2. Create client certificate and sign with RootCA from chain.pem. Use the same Subject as the demo certificate. This way you’ll avoid node restart.

Hello,

I have generated a key and a certificate with the same subject as configured in plugins.security.authcz.admin_dn, the cert is signed by the same intermediate cert as the http.pemcert_filepath configs value:

opensearch01:/etc/opensearch# certtool -i < ./kirk/kirk-old.cer | grep -i Issuer: | md5sum && certtool -i < ./ssl/opensearch.pem | grep Issuer: | md5sum
c572d74a78c730be186a062fb475f5dd -
c572d74a78c730be186a062fb475f5dd -
sopensearch01:/etc/opensearch#

But running the securityadmin.sh still

javax.net.ssl.SSLHandshakeException: Received fatal alert: certificate_unknown

What else can gone wrong? It seems that the match of admin_dn and signed by same CA is not enough.

Thank you!

No one has any advice? What shall I do?

Securityadmin still show this:

javax.net.ssl.SSLHandshakeException: Received fatal alert: certificate_unknown

How can I make opensearch trust this cert when its:

• CN match the admin_dn
• signed by the same intermediate CA as the port 9200’s tls cert

The documentation is pretty unclean and misleading.
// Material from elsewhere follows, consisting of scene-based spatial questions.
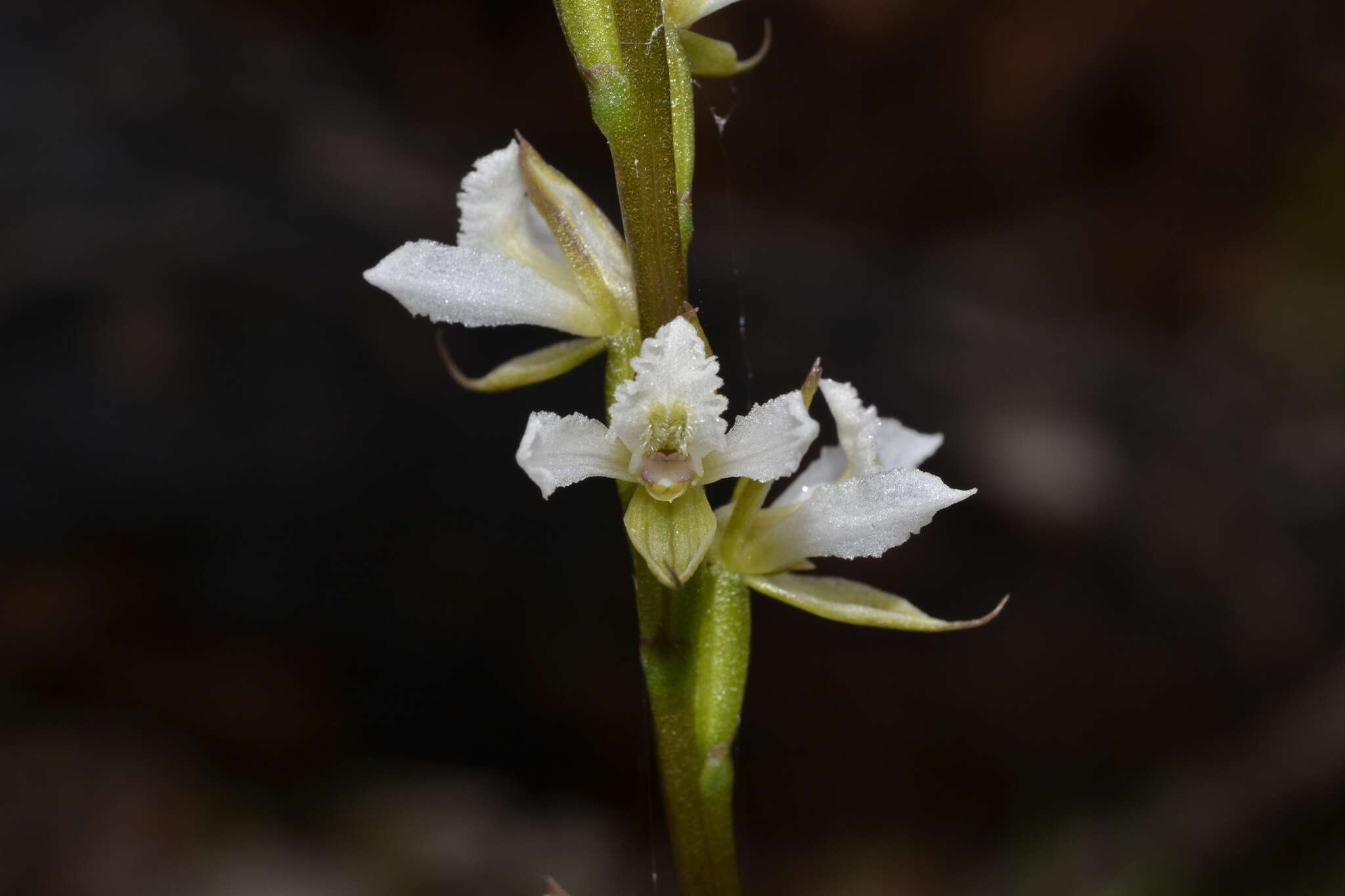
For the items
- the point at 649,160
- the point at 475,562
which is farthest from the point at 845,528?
the point at 475,562

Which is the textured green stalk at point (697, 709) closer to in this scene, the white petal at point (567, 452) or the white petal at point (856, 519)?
the white petal at point (856, 519)

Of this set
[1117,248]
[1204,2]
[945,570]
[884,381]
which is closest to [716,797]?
[945,570]

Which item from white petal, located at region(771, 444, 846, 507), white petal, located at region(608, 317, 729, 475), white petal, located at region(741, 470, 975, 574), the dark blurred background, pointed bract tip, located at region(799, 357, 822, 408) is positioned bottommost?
the dark blurred background

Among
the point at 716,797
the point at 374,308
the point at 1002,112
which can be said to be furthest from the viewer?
the point at 1002,112

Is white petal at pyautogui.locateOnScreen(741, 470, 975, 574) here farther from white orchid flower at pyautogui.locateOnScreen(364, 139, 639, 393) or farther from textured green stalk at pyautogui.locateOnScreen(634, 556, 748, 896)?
white orchid flower at pyautogui.locateOnScreen(364, 139, 639, 393)

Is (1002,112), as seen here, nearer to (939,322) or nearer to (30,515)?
(939,322)

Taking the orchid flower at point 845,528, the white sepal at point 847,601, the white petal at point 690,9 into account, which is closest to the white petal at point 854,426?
the orchid flower at point 845,528

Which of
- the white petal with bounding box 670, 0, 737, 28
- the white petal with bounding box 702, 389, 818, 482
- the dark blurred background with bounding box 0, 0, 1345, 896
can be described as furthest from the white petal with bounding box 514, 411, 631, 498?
the dark blurred background with bounding box 0, 0, 1345, 896
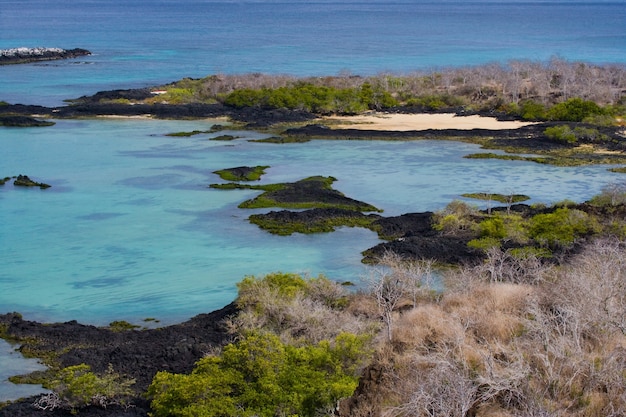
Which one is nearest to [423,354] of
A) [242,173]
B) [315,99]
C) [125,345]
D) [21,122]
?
[125,345]

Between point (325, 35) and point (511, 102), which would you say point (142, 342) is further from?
point (325, 35)

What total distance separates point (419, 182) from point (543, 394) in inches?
1100

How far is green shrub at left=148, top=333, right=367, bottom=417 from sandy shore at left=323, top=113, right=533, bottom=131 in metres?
39.9

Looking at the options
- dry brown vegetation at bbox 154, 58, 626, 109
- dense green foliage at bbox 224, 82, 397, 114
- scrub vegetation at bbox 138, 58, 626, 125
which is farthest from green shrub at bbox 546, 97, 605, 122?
dense green foliage at bbox 224, 82, 397, 114

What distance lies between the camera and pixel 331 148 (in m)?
50.5

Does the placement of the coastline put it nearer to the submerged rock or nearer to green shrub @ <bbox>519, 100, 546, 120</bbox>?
green shrub @ <bbox>519, 100, 546, 120</bbox>

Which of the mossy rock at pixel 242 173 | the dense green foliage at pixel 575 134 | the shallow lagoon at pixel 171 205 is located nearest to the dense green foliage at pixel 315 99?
the shallow lagoon at pixel 171 205

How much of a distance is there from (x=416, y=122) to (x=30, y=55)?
66.9 m

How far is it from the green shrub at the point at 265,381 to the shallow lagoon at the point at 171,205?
511 cm

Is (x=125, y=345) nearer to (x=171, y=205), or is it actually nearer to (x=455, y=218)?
(x=455, y=218)

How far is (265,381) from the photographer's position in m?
17.2

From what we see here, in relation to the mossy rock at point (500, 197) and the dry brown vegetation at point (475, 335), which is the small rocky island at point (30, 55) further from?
the dry brown vegetation at point (475, 335)

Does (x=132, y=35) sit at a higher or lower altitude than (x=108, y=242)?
higher

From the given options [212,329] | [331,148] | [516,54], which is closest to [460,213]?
[212,329]
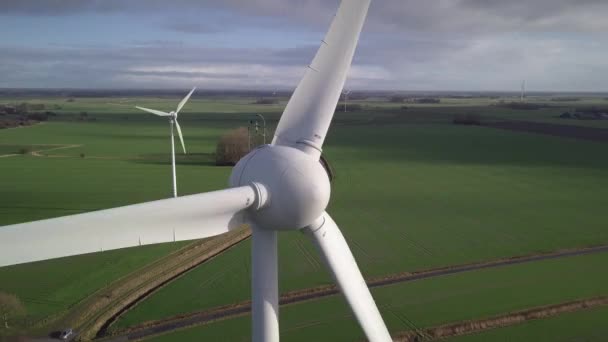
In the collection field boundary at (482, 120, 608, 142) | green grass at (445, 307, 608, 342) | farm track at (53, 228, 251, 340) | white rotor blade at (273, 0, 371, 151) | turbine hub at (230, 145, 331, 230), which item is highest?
field boundary at (482, 120, 608, 142)

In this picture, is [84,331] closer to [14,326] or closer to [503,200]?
[14,326]

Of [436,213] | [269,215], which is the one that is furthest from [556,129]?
[269,215]

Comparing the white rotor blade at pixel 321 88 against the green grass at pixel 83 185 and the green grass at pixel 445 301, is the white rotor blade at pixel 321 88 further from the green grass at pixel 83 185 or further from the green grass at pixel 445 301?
the green grass at pixel 83 185

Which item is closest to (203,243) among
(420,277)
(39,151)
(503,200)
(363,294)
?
(420,277)

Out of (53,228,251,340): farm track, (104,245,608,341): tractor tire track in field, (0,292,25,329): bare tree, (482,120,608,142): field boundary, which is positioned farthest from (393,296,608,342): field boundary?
(482,120,608,142): field boundary

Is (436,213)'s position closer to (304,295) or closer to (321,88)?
(304,295)

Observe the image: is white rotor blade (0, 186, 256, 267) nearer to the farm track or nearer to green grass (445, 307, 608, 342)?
the farm track
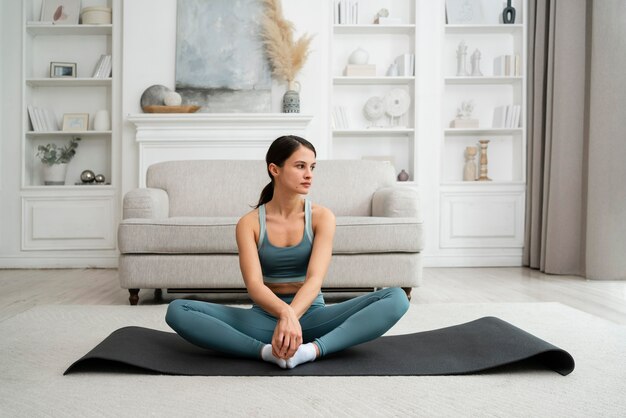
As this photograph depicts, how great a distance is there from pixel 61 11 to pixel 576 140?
4233 millimetres

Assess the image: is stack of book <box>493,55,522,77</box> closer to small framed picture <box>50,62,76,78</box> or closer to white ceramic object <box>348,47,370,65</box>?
white ceramic object <box>348,47,370,65</box>

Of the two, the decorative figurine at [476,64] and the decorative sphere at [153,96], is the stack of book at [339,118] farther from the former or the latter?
the decorative sphere at [153,96]

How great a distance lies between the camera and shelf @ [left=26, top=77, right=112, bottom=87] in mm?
5238

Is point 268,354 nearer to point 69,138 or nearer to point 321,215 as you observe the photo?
point 321,215

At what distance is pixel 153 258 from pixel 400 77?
2.89 m

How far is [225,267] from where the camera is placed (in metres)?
3.20

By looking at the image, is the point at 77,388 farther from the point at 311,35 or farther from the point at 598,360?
the point at 311,35

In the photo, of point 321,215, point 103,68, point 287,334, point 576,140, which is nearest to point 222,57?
point 103,68

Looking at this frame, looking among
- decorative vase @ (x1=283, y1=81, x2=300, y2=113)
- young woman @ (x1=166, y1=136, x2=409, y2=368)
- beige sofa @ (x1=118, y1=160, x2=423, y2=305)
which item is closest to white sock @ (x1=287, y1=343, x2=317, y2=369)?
young woman @ (x1=166, y1=136, x2=409, y2=368)

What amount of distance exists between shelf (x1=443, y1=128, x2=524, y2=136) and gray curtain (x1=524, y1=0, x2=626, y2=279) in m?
0.20

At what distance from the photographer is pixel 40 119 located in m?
5.29

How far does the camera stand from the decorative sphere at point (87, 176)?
5.27 m

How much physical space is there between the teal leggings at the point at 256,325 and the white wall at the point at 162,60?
11.0ft

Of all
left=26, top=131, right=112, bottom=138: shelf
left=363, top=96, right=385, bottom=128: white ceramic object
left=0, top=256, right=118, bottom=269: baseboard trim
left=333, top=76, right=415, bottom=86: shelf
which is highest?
left=333, top=76, right=415, bottom=86: shelf
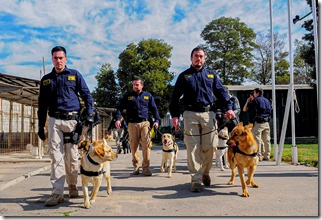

@repasp What is your certificate chain?

Is it RootCA → Intermediate → client cert? Do you have more than one intermediate certificate?

My certificate chain is:

Root CA (Windows Domain PKI) => Intermediate CA

The http/transport TLS cert is signed by this Intermediate.

The cert used in the securityadmin.sh command is also signed by this intermediate CA.

Openssl verify show OK for both http/transport cert and cert used by securityadmin.sh script.

@repasp Where is your CA and Intermediate located in your configuration? Are they both concatenated in the ssl/chain.pem?

@pablo the chain is located in ssl/chain.pem, but turned out, the problem was on another level.

I have generated a new CA in a separate folder, singed my certs with this new, independent CA and configured in opensearch.yml. After restart, it seems to work, I could run the securityadmin.sh with the new cert and CA. Now the LDAP server auth is present in the authentication sequence on the web interface.

I’m going to investigate the Windows AD PKI signing policy, I think the signing process makes something on a different way than I have expected (maybe TLS extension change by PKI policy?)

Thank you for your help, I have learned a lot!